- [Supplied entries]
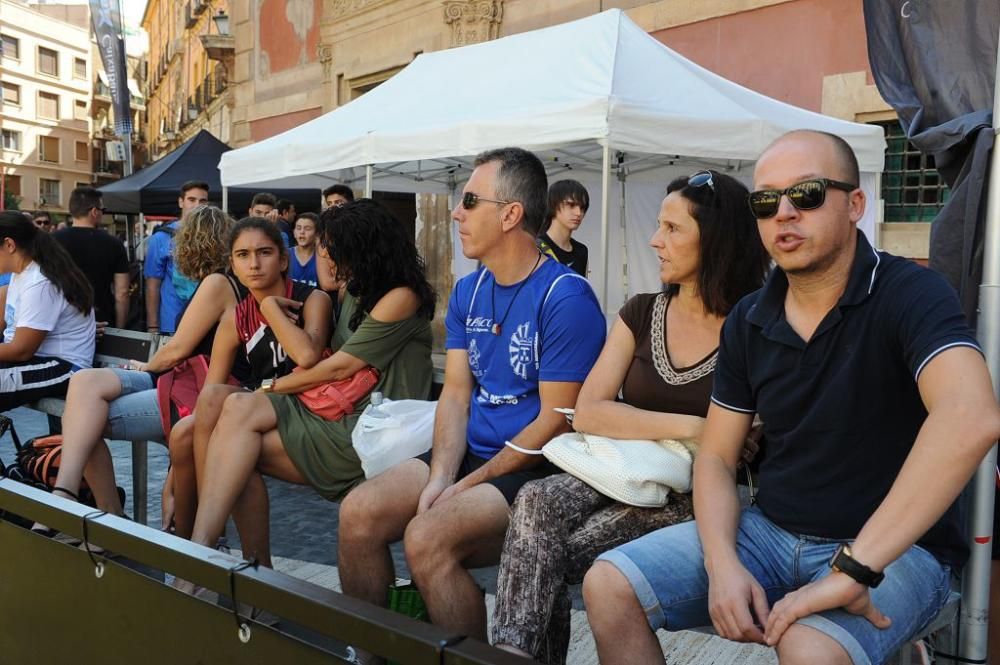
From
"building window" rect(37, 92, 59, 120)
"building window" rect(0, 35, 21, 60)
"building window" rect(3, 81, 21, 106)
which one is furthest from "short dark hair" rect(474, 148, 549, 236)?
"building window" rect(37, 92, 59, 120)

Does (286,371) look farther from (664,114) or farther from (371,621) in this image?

- [Problem description] Update the records above by replacing "short dark hair" with "short black hair" wherever it appears, keeping everything else the same. Leave the pictures out of your answer.

- [Reply to the exercise]
From
"building window" rect(37, 92, 59, 120)
"building window" rect(0, 35, 21, 60)
"building window" rect(3, 81, 21, 106)
which one is furthest from "short black hair" rect(474, 148, 549, 236)?
"building window" rect(37, 92, 59, 120)

Does (286,371) look farther from (664,114) or farther from (371,621) in this image?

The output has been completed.